Moins de satellites, mais une puce magique pour compenser
En revanche, le nombre total d’engins sera très différent. À terme, Elon Musk compte déployer au moins 12 000 Starlinks, soit presque quatre fois plus qu’Amazon prévoit actuellement. Pour rivaliser, chaque maille du réseau devra donc être très performante. Pour y parvenir, Amazon mise sur une puce propriétaire baptisée Prometheus.
Les responsables du projet semblent très fiers de ce composant, si l’on se fie aux propos rapportés par SpaceNews. “Prometheus est une puce formidable”, explique David Limp, vice-président de la branche Kuiper chez Amazon. “Nous avons une puissance comparable à celle du modem de votre smartphone 5G, et aussi un système de backhaul aussi puissant que les meilleurs systèmes actuels… le tout combiné dans ce tout petit circuit imprimé”, se réjouit-il.

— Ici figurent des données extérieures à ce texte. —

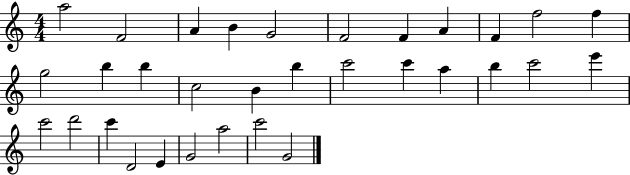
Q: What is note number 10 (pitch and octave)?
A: F5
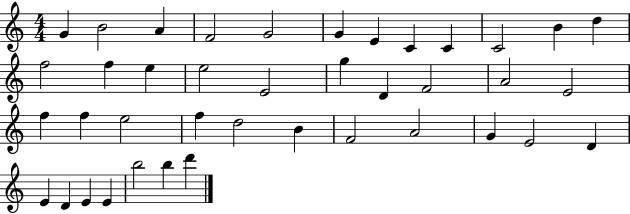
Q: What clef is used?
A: treble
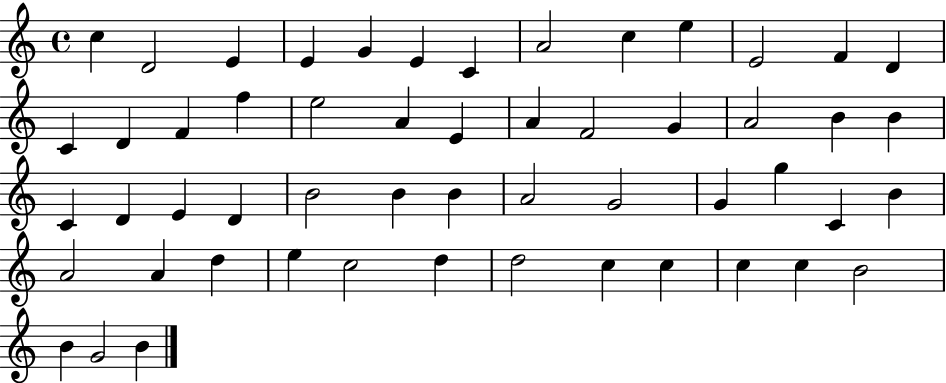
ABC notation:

SpaceX et Amazon sauront-ils cohabiter paisiblement ?
En l’état, il y a deux entreprises qui dominent outrageusement ce secteur : SpaceX, évidemment, mais aussi les Anglais de chez OneWeb. Et il sera très intéressant de voir comment Kuiper va s’intégrer à ce nouveau marché florissant.
Car si SpaceX entretient une rivalité saine et relativement amicale avec la firme britannique, on ne peut pas en dire autant de Blue Origin — et c’est même un sacré euphémisme. Il est de notoriété publique que Musk et Bezos ne s’apprécient guère à titre personnel. Et pour ne rien arranger, leurs entreprises sont des concurrentes directes à plusieurs niveaux.
Cette situation a déjà généré des frictions considérables. On peut notamment citer la fameuse « affaire HLS ». Pour rappel, en 2021, la NASA a lancé un appel d’offres pour la conception du véhicule qui permettra aux astronautes d’Artemis 3 de se poser sur la Lune. Blue Origin et SpaceX se sont livré une concurrence féroce pour obtenir ce contrat immensément prestigieux. Et cette joute administrative a fini en véritable guerre judiciaire qui semble avoir laissé un goût amer à Elon Musk, même s’il est finalement sorti gagnant de cette histoire.
Connaissant les moyens dont dispose Amazon, il est fort probable qu’elle s’impose rapidement comme un acteur majeur de cette industrie. Il sera donc très intéressant d’observer comment se passera la cohabitation avec SpaceX. Rendez-vous au printemps 2024 pour les premiers éléments de réponse.